Quantum computers are fundamentally different. The smallest form of information in a quantum computer is called qubit, which can be 0 and 1 simultaneously. This might seem inconceivable, but that is what happens when we enter the quantum regime. In the quantum regime, the laws of quantum mechanics apply, which state that, before an object is observed or detected, this object is in a superposition of all its possible states. So until you observe or interfere with a qubit, the qubit is not 0, nor 1, but both at the same time! Exciting as this may sound, with only one qubit, we still have the same information we would have using one transistor (0 or 1). But what happens when we add one more qubit? A system of two qubits is simultaneously 00, 01, 10, 11 – that is four states. Thus, a normal computer would require four bits to match the same amount of states as a system of two qubits. With only 20 qubits, a quantum computer processor could potentially be in 1,048,576 states simultaneously. Google’s quantum processor had 53 working qubits, with a stunning number of nine million billions simultaneous states. The same number of kilometers you travel if you walked from the earth to the sun 60 million times!

You may now be wondering if we should start worrying about the rise of an AI quantum machine which is going to take over the world using this computational power. This scenario is quite absurd – Sycamore was required to complete a task specifically designed to demonstrate quantum supremacy. The task consisted of producing a string of nine million billion bits, for a million times and then calculate the average string produced – it probably wouldn’t be able to take over an ant colony. Moreover, qubits need to be at freezing cold temperatures and isolated from anything that could interfere with them to avoid errors in calculations, which is tremendously difficult to achieve.

Nonetheless, this is not a silly question to ask. A quantum computer could, in principle, be used to threaten cryptosecurity systems online.
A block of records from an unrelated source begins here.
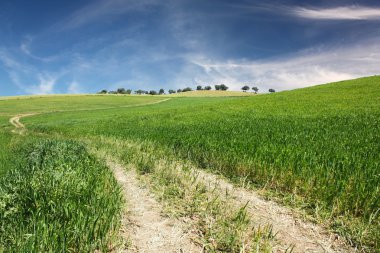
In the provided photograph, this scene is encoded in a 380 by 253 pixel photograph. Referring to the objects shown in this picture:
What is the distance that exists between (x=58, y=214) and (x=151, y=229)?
1.78 meters

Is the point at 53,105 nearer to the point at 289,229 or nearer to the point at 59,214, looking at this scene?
the point at 59,214

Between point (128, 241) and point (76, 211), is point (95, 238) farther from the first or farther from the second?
point (76, 211)

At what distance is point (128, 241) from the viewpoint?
5031mm

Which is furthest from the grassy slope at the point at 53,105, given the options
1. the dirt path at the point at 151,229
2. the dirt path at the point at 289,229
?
the dirt path at the point at 289,229

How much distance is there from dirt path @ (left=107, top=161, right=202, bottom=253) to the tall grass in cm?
Result: 40

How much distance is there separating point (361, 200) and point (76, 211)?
5900 mm

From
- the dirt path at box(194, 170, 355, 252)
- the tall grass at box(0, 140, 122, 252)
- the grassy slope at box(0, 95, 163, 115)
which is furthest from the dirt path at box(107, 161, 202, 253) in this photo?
the grassy slope at box(0, 95, 163, 115)

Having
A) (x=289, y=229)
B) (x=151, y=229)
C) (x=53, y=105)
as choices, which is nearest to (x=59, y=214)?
(x=151, y=229)

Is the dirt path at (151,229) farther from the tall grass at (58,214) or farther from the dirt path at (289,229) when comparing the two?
the dirt path at (289,229)

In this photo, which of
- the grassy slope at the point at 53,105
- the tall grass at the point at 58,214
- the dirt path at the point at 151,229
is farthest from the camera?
the grassy slope at the point at 53,105

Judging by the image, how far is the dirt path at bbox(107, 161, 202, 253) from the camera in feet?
16.1

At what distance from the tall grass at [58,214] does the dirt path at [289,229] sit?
9.47 feet

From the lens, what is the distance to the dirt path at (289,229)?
16.2ft

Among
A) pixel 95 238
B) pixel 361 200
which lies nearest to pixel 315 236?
pixel 361 200
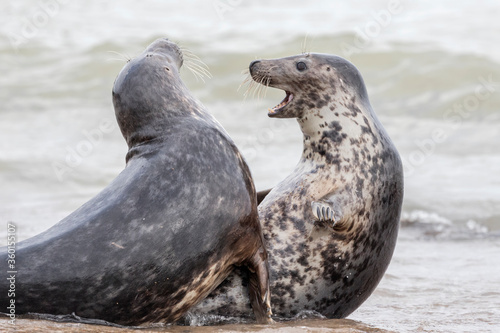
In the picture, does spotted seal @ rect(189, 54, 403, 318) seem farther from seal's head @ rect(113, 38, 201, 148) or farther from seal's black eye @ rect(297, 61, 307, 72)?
seal's head @ rect(113, 38, 201, 148)

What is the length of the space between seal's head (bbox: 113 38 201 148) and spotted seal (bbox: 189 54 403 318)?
0.82 m

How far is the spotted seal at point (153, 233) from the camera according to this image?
13.3 feet

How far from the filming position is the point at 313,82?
17.9 feet

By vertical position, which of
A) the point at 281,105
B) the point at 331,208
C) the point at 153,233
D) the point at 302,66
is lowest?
the point at 153,233

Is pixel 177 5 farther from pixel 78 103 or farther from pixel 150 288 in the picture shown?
pixel 150 288

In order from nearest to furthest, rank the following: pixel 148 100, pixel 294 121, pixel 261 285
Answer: pixel 261 285 < pixel 148 100 < pixel 294 121

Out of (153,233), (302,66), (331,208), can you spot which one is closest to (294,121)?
(302,66)

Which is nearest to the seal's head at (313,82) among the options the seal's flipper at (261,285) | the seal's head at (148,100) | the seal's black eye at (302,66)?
the seal's black eye at (302,66)

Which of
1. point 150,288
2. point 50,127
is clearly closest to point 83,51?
point 50,127

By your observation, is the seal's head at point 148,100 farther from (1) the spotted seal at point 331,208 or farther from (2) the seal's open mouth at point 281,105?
(1) the spotted seal at point 331,208

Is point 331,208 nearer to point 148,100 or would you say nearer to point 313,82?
point 313,82

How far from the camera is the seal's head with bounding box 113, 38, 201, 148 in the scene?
467cm

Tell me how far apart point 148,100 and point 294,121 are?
29.5ft

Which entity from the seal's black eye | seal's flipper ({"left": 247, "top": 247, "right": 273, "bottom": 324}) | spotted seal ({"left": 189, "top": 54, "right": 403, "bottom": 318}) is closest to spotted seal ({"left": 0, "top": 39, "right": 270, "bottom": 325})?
seal's flipper ({"left": 247, "top": 247, "right": 273, "bottom": 324})
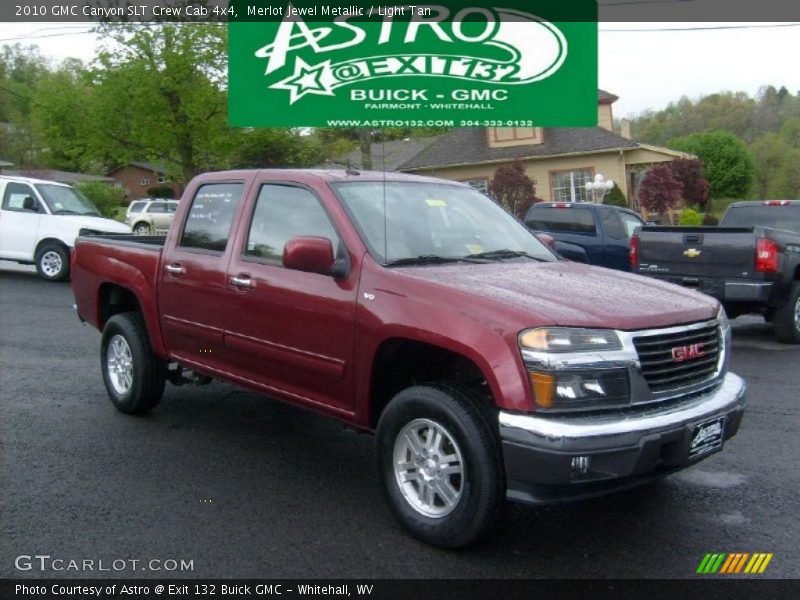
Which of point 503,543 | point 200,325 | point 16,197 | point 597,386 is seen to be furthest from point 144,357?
point 16,197

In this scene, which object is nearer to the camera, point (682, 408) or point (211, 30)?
point (682, 408)

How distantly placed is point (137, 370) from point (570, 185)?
26.7m

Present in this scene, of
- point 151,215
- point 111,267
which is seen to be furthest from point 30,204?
point 151,215

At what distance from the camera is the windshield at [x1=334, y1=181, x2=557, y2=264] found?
4.60m

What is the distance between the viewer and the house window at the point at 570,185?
1206 inches

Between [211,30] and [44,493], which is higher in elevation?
[211,30]

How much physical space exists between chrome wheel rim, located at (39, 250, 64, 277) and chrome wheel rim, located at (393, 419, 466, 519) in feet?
41.7

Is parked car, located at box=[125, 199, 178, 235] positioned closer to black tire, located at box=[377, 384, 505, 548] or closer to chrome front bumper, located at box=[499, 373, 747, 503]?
black tire, located at box=[377, 384, 505, 548]

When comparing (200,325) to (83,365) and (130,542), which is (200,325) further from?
(83,365)

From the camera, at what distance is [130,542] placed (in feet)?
13.1

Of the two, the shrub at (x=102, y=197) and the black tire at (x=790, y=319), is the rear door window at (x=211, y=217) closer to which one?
the black tire at (x=790, y=319)

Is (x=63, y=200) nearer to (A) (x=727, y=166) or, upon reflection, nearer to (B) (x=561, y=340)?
(B) (x=561, y=340)

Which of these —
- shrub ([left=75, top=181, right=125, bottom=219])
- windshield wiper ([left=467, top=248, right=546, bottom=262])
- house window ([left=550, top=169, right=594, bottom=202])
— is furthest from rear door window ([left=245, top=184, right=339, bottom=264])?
shrub ([left=75, top=181, right=125, bottom=219])

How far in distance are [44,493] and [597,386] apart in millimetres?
3209
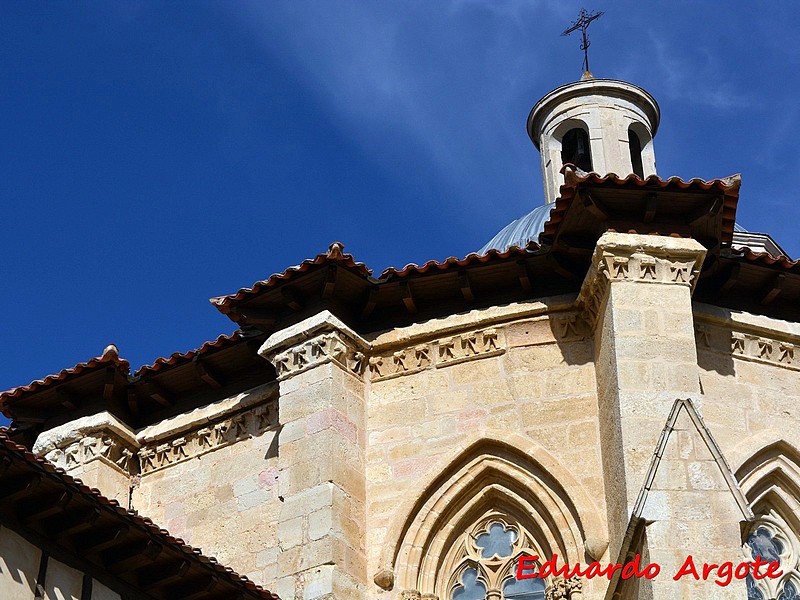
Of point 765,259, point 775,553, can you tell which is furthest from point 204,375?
point 775,553

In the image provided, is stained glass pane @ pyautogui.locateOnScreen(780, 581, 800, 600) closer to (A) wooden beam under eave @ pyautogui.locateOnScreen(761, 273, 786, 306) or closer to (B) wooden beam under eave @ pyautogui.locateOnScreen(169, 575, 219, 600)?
(A) wooden beam under eave @ pyautogui.locateOnScreen(761, 273, 786, 306)

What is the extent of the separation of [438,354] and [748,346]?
10.1 feet

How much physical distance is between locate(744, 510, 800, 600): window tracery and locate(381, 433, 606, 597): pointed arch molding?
66.6 inches

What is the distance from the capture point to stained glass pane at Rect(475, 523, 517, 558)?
13688 millimetres

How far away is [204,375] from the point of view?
15367 millimetres

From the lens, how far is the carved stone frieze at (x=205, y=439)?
1508cm

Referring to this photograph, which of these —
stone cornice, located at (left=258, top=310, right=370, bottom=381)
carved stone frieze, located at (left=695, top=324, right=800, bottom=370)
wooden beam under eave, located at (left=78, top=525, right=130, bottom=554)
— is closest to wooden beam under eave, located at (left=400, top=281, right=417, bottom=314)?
stone cornice, located at (left=258, top=310, right=370, bottom=381)

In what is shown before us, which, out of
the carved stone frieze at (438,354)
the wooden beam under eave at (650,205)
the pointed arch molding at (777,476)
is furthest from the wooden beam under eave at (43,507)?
the pointed arch molding at (777,476)

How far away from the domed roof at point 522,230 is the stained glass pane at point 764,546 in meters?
6.30

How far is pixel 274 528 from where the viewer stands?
46.6 feet

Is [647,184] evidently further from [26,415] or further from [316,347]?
[26,415]

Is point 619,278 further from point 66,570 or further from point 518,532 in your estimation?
point 66,570

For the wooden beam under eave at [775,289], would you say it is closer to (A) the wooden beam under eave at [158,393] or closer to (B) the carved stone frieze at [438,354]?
(B) the carved stone frieze at [438,354]

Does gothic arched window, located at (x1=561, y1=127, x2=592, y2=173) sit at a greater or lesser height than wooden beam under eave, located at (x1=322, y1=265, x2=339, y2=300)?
greater
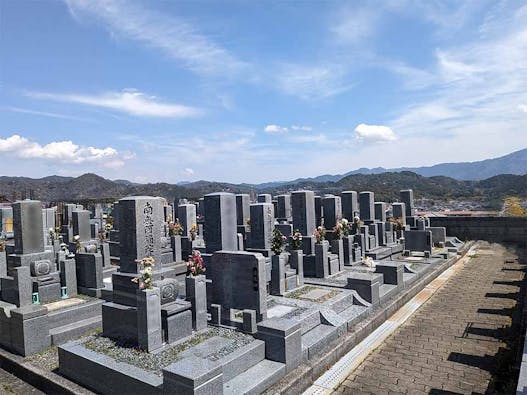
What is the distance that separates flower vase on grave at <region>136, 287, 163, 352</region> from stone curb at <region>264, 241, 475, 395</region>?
2433 mm

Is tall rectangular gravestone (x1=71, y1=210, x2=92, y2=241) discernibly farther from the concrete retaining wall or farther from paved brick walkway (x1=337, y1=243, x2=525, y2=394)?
the concrete retaining wall

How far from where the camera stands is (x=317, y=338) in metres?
8.12

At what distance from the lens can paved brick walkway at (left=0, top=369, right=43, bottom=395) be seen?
22.7ft

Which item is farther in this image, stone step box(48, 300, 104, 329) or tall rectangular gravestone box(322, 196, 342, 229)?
tall rectangular gravestone box(322, 196, 342, 229)

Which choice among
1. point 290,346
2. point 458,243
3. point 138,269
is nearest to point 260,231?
point 138,269

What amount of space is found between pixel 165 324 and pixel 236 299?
83.4 inches

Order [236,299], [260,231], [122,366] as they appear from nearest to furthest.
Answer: [122,366]
[236,299]
[260,231]

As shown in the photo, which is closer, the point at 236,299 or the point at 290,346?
the point at 290,346

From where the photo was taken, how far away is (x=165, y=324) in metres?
7.52

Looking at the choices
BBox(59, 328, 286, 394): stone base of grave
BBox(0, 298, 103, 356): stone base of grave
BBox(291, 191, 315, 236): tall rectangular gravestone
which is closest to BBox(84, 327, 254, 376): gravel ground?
BBox(59, 328, 286, 394): stone base of grave

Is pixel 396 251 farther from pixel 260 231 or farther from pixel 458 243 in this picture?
pixel 260 231

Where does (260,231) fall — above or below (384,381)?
above

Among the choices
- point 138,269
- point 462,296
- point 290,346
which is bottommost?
point 462,296

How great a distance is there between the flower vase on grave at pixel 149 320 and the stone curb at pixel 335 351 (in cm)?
243
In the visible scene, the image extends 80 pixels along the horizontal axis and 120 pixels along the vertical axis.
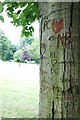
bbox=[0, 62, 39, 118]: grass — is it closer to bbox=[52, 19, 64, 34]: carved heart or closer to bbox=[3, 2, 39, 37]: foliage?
bbox=[3, 2, 39, 37]: foliage

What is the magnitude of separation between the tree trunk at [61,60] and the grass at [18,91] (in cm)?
335

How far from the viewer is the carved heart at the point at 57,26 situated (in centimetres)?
96

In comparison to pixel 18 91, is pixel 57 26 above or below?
above

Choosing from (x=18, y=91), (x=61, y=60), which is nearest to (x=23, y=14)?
(x=61, y=60)

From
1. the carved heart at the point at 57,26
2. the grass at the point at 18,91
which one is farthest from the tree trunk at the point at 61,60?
the grass at the point at 18,91

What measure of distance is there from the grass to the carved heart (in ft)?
11.3

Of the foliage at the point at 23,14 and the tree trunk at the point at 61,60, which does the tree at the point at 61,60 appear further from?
the foliage at the point at 23,14

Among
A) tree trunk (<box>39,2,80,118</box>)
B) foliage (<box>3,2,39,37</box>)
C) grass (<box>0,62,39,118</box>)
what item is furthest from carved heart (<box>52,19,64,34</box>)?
grass (<box>0,62,39,118</box>)

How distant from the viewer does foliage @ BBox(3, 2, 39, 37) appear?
77.8 inches

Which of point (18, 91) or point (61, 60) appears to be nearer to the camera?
point (61, 60)

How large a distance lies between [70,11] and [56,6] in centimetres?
6

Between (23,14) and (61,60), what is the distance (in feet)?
4.01

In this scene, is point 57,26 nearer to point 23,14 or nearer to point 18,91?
point 23,14

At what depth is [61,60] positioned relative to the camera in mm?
980
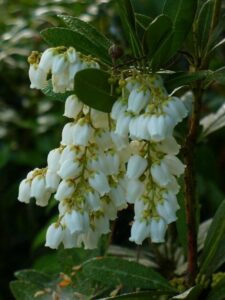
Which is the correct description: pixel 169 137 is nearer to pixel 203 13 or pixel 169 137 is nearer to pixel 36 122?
pixel 203 13

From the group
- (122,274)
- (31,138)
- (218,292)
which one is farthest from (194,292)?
(31,138)

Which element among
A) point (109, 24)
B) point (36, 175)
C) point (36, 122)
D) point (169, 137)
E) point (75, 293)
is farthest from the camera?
point (36, 122)

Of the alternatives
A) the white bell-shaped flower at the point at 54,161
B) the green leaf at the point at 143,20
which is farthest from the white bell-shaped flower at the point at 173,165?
the green leaf at the point at 143,20

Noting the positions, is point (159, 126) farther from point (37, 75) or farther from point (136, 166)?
point (37, 75)

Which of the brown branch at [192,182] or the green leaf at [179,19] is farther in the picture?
the brown branch at [192,182]

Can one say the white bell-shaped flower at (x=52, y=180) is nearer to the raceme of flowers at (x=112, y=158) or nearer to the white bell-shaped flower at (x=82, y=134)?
the raceme of flowers at (x=112, y=158)

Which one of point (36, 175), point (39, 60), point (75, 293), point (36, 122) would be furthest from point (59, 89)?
point (36, 122)
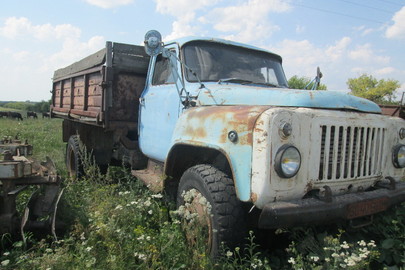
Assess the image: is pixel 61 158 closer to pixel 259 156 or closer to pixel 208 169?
pixel 208 169

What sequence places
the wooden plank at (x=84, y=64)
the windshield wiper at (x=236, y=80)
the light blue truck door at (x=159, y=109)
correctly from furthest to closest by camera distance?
the wooden plank at (x=84, y=64)
the light blue truck door at (x=159, y=109)
the windshield wiper at (x=236, y=80)

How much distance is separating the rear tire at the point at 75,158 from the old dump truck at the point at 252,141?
118 centimetres

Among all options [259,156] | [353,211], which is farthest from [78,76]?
[353,211]

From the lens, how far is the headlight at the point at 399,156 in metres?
2.98

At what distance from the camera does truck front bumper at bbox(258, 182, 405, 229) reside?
2.14 metres

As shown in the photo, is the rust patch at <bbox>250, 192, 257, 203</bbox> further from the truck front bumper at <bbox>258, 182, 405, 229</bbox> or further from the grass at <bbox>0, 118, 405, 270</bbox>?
the grass at <bbox>0, 118, 405, 270</bbox>

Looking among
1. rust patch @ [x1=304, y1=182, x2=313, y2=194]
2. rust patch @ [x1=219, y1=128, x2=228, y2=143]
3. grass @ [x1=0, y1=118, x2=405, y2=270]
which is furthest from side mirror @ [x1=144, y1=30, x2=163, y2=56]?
rust patch @ [x1=304, y1=182, x2=313, y2=194]

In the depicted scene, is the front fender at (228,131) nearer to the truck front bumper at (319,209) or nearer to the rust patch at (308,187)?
the truck front bumper at (319,209)

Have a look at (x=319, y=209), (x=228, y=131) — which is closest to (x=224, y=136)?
(x=228, y=131)

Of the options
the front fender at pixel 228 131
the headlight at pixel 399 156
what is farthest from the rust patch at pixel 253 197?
the headlight at pixel 399 156

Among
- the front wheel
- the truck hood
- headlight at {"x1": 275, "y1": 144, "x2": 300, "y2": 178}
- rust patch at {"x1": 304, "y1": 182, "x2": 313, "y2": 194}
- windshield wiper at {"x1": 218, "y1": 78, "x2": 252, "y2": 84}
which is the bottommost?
the front wheel

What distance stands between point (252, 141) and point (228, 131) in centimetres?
26

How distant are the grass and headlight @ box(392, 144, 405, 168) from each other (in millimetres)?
452

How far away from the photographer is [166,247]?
2.44m
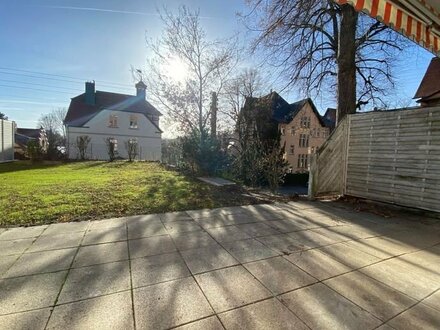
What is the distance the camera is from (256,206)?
528 centimetres

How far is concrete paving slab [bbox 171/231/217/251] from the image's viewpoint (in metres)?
3.10

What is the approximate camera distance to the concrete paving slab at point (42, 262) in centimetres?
239

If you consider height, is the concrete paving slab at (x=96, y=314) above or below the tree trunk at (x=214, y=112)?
below

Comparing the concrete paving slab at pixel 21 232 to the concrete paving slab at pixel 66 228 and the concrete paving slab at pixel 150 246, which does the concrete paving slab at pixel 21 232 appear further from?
the concrete paving slab at pixel 150 246

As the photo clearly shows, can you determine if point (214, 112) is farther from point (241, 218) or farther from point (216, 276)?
point (216, 276)

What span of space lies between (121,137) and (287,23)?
22989mm

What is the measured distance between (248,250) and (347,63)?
20.9 ft

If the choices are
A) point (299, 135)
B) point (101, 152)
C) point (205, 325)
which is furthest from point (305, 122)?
point (205, 325)

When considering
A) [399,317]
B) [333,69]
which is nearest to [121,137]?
[333,69]

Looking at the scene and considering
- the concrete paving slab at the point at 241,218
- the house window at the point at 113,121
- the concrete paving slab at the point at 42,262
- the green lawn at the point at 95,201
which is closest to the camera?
the concrete paving slab at the point at 42,262

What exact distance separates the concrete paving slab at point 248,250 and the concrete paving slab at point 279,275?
0.38ft

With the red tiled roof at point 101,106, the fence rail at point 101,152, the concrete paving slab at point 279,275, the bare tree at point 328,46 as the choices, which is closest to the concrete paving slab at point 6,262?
the concrete paving slab at point 279,275

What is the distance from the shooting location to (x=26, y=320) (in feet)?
5.59

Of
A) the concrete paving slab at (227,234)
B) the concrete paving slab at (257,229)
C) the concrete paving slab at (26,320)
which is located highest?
the concrete paving slab at (257,229)
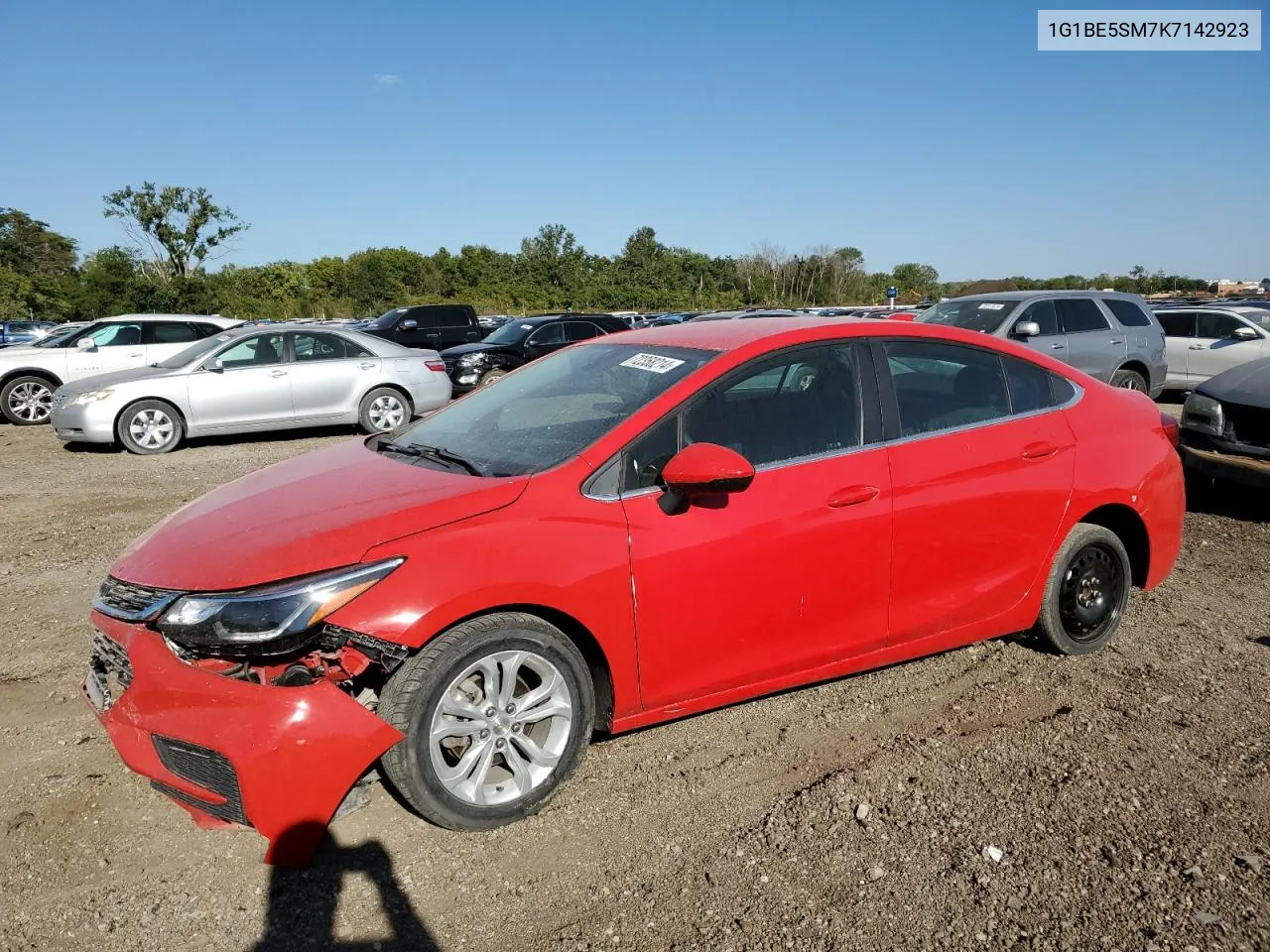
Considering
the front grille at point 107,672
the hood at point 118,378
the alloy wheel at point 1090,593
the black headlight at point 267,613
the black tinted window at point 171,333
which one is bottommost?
the alloy wheel at point 1090,593

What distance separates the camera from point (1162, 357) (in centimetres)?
1267

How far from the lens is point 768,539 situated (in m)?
3.31

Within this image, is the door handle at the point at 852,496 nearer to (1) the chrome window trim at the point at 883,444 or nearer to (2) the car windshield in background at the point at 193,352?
(1) the chrome window trim at the point at 883,444

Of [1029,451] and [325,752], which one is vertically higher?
[1029,451]

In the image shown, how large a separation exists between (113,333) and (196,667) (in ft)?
44.2

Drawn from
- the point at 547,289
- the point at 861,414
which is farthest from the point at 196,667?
the point at 547,289

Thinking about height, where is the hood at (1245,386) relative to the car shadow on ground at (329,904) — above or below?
above

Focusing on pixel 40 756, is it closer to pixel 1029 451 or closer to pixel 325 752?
pixel 325 752

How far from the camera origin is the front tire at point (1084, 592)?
4.18 metres

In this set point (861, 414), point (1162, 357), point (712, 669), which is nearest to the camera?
point (712, 669)

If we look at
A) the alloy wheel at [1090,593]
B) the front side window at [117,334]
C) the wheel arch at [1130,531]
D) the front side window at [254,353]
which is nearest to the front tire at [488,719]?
the alloy wheel at [1090,593]

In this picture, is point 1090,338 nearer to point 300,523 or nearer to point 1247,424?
point 1247,424

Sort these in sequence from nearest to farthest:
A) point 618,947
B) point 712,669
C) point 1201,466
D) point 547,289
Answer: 1. point 618,947
2. point 712,669
3. point 1201,466
4. point 547,289

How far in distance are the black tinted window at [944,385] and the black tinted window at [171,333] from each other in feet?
43.6
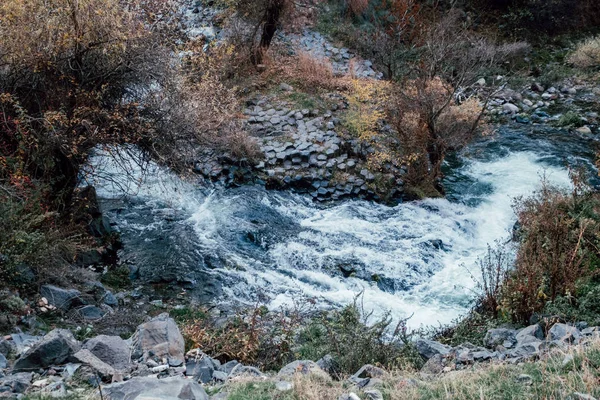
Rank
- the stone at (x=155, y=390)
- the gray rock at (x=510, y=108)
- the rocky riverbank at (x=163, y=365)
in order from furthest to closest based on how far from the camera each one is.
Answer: the gray rock at (x=510, y=108) → the rocky riverbank at (x=163, y=365) → the stone at (x=155, y=390)

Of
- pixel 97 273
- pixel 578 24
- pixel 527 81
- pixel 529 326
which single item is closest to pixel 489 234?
pixel 529 326

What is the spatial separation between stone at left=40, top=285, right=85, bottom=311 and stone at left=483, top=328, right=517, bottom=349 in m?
4.18

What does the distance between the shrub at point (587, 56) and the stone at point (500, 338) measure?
499 inches

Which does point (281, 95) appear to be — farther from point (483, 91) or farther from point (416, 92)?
point (483, 91)

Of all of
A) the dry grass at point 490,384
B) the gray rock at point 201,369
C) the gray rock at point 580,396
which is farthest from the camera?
the gray rock at point 201,369

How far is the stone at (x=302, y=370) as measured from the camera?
4.03 meters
A normal computer would take thousands of years to break the encryption codes that safely store our bank or health details online, but more powerful quantum computers could break these codes, in the time it takes to make a cup of tea.

Fortunately, researchers foresaw this problem and organizations such as the National Institute of Standards and Technology (NIST) have been looking for potential post-quantum algorithms for encryption codes, since 2016. Earlier this year, they narrowed down 26 algorithms that could potentially be implemented in future encryption systems to be quantum-computer proof.

Quantum computers are still far from being able to be used for these kinds of purposes, but it is reassuring to know that the scientific community is not only working to build incredible machines, but also to be safe from them.